If in a big city, go to Meetups or demo days. Meet people and ASK WHAT THEY DO. Help connect them to others. Anyone just sitting there cranking out resumes is going to get filtered by the LLM screener. Might as well pin up your resume above the urinal at the pub.

Finally: everyone can low-code or vibecode. Those are table stakes now. You want to do better.

[–] vacuumflower@lemmy.sdf.org 7 points 3 hours ago

I take it there are not going to be many autistic new devs in the coming decades over there, with such requirements.

[–] LainTrain@lemmy.dbzer0.com 36 points 10 hours ago* (last edited 10 hours ago)

Yeah, no. Once I saw this kind of bullshit was needed for programming jobs I just pivoted to IT and cybersec.

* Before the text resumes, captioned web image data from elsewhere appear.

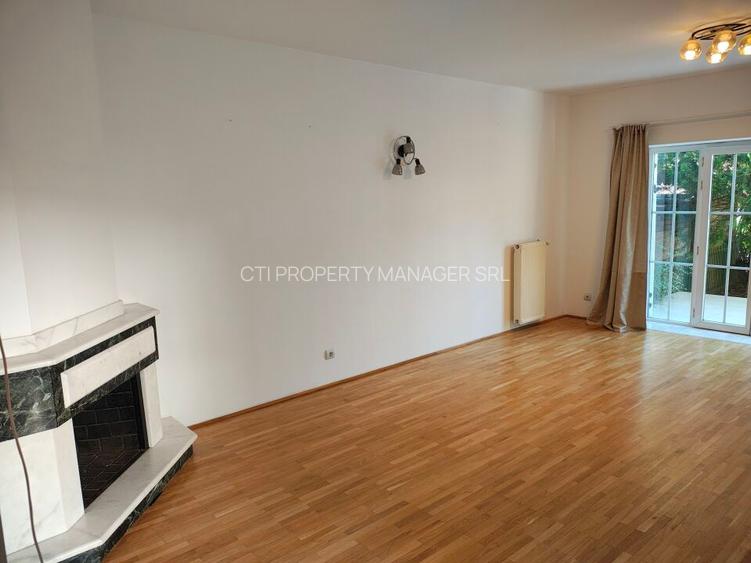 Mark Twain British School Vila in Complex Rezidential Pipera - 2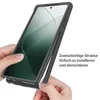 360° Grad Hülle für Xiaomi 14 Handyhülle vollschutz Produktbild-Vorschau 8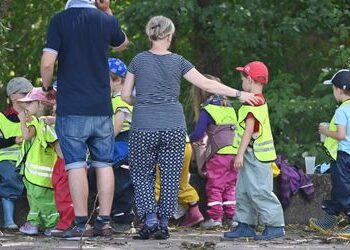 Bildungsungerechtigkeit: Gut situierte Akademiker-Eltern müssen endlich Druck machen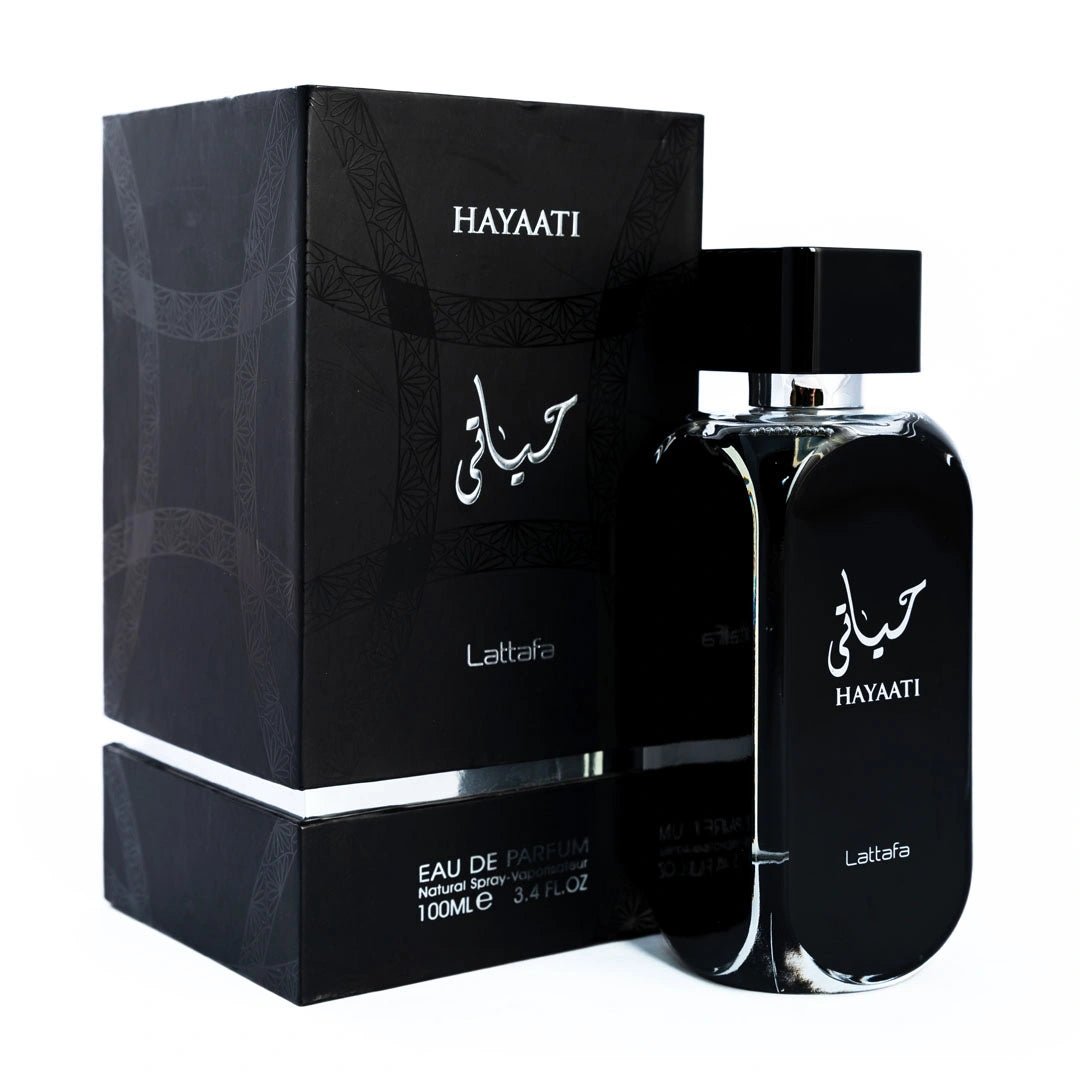 Lattafa Hayaati EDP | My Perfume Shop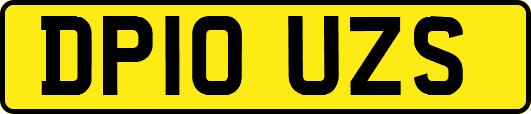 DP10UZS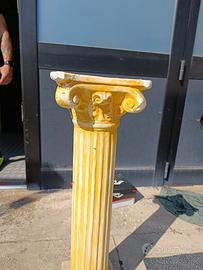 capitello da giardino 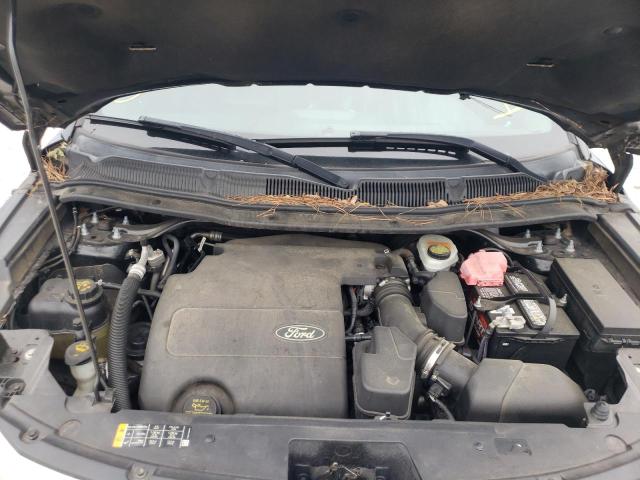 Photo 7 from auction – 2013 FORD EXPLORER X with VIN 1FM5K7D86DGC80105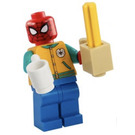 LEGO The Avengers Advent Calendar 76196-1 Componente Day 7 - Spider-Man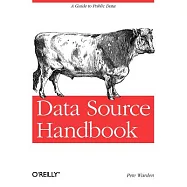 Data Source Handbook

These days the pay is just as good, and chances to find a job are even better, the environment is much lower pressure and this gross techbro exploited/exploiting attitude that somehow programming is special and not just a modern day 9-5 factory job is non-existent. With dev jobs, the goal posts are ever shifting. No I'm not doing a portfolio, no I'm not doing your "take home assessment", no I'm not doing a live coding exercise for your £20k ass minimum wage job where "we measure work by effort, not time" and I'll somehow end up on call. I love programming, but not enough to let myself get fucked by corpos every which way.

You do have to deal with corpo boomers though, but if you're lucky they mostly realize they're just cogs that got lost and they better not make too much noise or they'll be let go.